All Products
Search

This Product

    Cloud Config:Overview

    Document Center

    Cloud Config:Overview

    最終更新日:Sep 26, 2024

    This topic describes the basic concept, scenarios, and limits of account groups, and the impacts of member changes on Cloud Config. The member can belong to a resource directory or an account group.

    Basic concept

    An account group is a collection of member accounts. In a resource directory, the management account can add all or some member accounts to an account group for centralized compliance management. An account group is also a resource pool formed by gathering resources from multiple member accounts.

    The management account can view the resource lists, resource details, resource configuration timelines, resource compliance timelines, and associated resources of all member accounts in the account group. It can also create rules and compliance packages in the account group. These rules and compliance packages take effect on resources of all member accounts in the account group for continuous compliance evaluation.

    Scenarios

    A management account can add all or some members in a resource directory to an account group. An account group can be used to manage resource compliance across Alibaba Cloud accounts. It allows enterprises to manage compliance and collect data for multiple services and Alibaba Cloud accounts in a comprehensive manner.
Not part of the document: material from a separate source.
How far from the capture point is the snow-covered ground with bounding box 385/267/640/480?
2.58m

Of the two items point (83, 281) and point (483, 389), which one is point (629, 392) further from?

    Account groups can be used in the following scenarios:

    • You can view the global resources of all members in an account group. A management account can view the resources of all members in an account group, or filter or search for resources in a resource list. A management account can also view the details and configuration timeline of resources.

    • You can set a compliance baseline for all members in an account group. A management account can create rules and compliance packages in an account group. These rules and compliance packages take effect on the resources of all members in the account group. Members cannot modify or delete the rules and compliance packages. This way, a management account can forcibly set a unified compliance baseline for multiple members.

    • You can view the compliance check results of all members. A management account can view the compliance check results of a rule on the resources of each member. A management account can also view the compliance check results of a rule on all the resources of multiple members. This facilitates centralized compliance management for multiple services and accounts.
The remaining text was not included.